The developments were swift, the acceleration described by Moore’s law, which, in essence, talks of
computer processing power doubling every two years. There was something else, a principle less
celebrated than Moore’s law but of equal significance when it comes to understanding what is
happening to the human brain. The axiom is called Metcalfe’s law. It was codified in the early 1990s, and
it defines the power of a computer network by the number of people using it.

More people, more communication, more value.

More pressure.

As networks became more populated and powerful, they added a huge wrinkle in the demand for
attention by turning computers into personal communication devices. The technology was delivering
not just data but information from friends and relatives—communications that could signal a business
opportunity or a threat, an overture from a mate or a potential one. As such, the devices tapped into
deep human needs—with increasing speed and interactivity. It was not just pure social communications,
but video games, news, even shopping and consumption, a powerful, personalized electrical current
connecting all of us, all of the time. This was the marriage of Moore and Metcalfe—the coming together
of processing power and personal communications—our gadgets becoming faster and more intimate.
They weren’t just demanding attention but had become so compelling as to be addictive.

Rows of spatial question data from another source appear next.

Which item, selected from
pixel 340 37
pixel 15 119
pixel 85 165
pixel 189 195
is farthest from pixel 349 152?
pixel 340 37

The modern attention researchers, walking a path laid down by their forebears 150 years earlier, asked
a new question: Was technology no longer the slave, but the master? Was it overtaking our powers of
attention? How could we take them back? It wasn’t just a question of life-or-death stuff, like the stakes
for pilots in World War II. Now there were subtler tensions, the concept that nips and cuts at attention
in the cubicle can take a persistent and low-grade toll on productivity, or in schools on focus, or at home
on communication between lovers and parents and children. Would it hinder memory and learning
rather than enhance it?

Past technological advances, from the printing press to the radio and television, had invited questions
about their unintended consequences and possible negative side effects. But many scholars agreed that
these latest breakthroughs, taking full form only in the last decade, marked a difference in our lives in
orders of magnitude.

Technology was exploding in complexity and capability. How could we keep up?

Reggie Shaw could not—keep up. He could not conceive of the larger dynamic, even the crisis, that had
enveloped him. So maybe it’s no wonder he couldn’t grasp what had happened; perhaps this confusion
prompted him to deceive himself and lie to others. Or was he less innocent than he was letting on? In
any case, after being pressed by science and common sense, he no longer could keep the truth at bay
and he recognized what he’d done, and he changed, completely. He became the unlikeliest of
evangelists, a symbol of reckoning. And he began to transform the world with him. Broadly, his story,
and that of others around him, became an era-defining lesson in how people can awaken from tragedy,
confront reality, address even smaller daily dissonance, and use their experiences to make life better for
themselves and the people around them. And their journey showed how we might come to terms with
the mixed blessing of technology. For all the gifts of computer technology, if its power goes
underappreciated, it can hijack the brain.

Along the way, Reggie’s defenders and antagonists alike came to see themselves in the young man, a
projection of how they would’ve handled themselves, or should. His attention, ours, is so fragile. What
happened to him could happen to anyone, couldn’t it? Does that make him, or us, evil, ignorant, naive,
or just human?

Is his brain any different from ours?

Ms. Johnson, the technician, hands Reggie two little plastic devices, gray, looking like primitive video
game joysticks. She tells him that the gadgets have buttons he’ll be asked to press when certain images
appear in the mirror. They’re going to see what Reggie’s brain looks like when he tries to pay attention.

“I’m going to put you in slowly, Reggie,” says Ms. Johnson. “Is that okay?”

Reggie clears his throat, a sign of his assent, an exhalation of nerves. He disappears into the tube.